··· Quoted passage ···

My 2 Cents: Teradata 1Q2013

Since my blogs tend to be in response to some stimulus they may not reflect a holistic view on any particular product. The “My 2 Cents” series will try to provide a broader view…

Teradata Storage Rack
Teradata Storage Rack (Photo credit: pchow98)

Summary

Despite my criticisms of some of their market positions (here, here, here, and here) Teradata provides the single best data warehouse platform in the market, hands-down. As an EDW, or data mart it is the best. It will be very competitive as an analytics mart and/or as an operational data store. It has a very complete eco-system of utilities and offers a robust set of Reliability, Availability, Serviceability, and Recoverability (RASR) features to make the eco-system solid. Performance is very good… Teradata should win more POCs than they lose… and they have become more competitive on price… so their price/performance is good if not great.

I recommend a POC for most customers in most cases… you can often save 20%-30% in a competitive situation.. but if you don’t have any special requirements… if you are building a standard BI/DW eco-system then Teradata would be the only vendor I would trust without a POC.

Where They Win

Now that they support columnar tables and columnar projection Teradata should win way more POCs than they lose (before columnar support they could lose to the column stores or to hybrids like Greenplum). The Teradata optimizer is very robust. It efficiently solves for a broad array of queries, and for a mixed workload that cuts across the data is many ways. This makes Teradata well-suited as the platform for an EDW.

Every RDBMS has a sweet spot where they win… so Teradata will not win every POC. But if you POC for an EDW and you prove with a full contingent of data, with queries that cut across the data in several ways, with a fair emulation of data loading, querying, loading , and querying… with a full workload… Teradata is tough to beat.

Where They Lose

The shared-nothing architecture is an imperfect fit on a single node… so other players can win smaller data warehouses that can fit on 1-2 nodes. In addition, they can be beat for very large configurations (1PB and above…) by Hadoop.

··· Dataset entries ···

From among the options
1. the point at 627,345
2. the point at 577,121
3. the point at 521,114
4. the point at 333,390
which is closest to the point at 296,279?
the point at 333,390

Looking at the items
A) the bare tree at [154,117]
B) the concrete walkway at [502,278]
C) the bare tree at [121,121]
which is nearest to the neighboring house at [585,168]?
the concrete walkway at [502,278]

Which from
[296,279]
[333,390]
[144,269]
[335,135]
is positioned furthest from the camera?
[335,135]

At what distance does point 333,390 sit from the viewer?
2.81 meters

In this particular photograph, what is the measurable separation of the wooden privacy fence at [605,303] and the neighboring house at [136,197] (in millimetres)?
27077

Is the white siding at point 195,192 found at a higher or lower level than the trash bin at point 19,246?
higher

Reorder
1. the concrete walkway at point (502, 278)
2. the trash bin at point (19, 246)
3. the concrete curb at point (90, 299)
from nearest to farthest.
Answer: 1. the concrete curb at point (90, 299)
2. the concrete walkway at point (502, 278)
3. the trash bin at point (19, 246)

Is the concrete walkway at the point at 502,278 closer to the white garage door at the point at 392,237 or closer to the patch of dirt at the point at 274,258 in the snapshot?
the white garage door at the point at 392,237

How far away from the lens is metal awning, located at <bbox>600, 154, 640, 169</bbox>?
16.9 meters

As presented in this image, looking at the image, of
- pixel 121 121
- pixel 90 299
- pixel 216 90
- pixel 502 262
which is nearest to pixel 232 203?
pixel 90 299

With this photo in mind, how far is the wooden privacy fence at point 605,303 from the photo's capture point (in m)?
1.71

···

▸ To-do list
1 > In the Teradata post, how much can a customer often save by running a POC in a competitive situation?
2 > Does each statement agree with the Teradata post? Answer yes or no for each, quoting the words that decide it.
(a) Before columnar support, Teradata could lose to column stores or to hybrids such as Greenplum.
(b) Teradata's shared-nothing architecture is an ideal fit on a single node.
(c) For configurations of 1PB and above, Teradata can be beaten by Hadoop.
3 > What features make up the RASR set that the Teradata post names?

▸ Responses by task
1 > 20%-30%

2 >
(a) Yes: "before columnar support they could lose to the column stores or to hybrids like Greenplum"
(b) No: "The shared-nothing architecture is an imperfect fit on a single node"
(c) Yes: "they can be beat for very large configurations (1PB and above…) by Hadoop"

3 > Reliability, Availability, Serviceability, Recoverability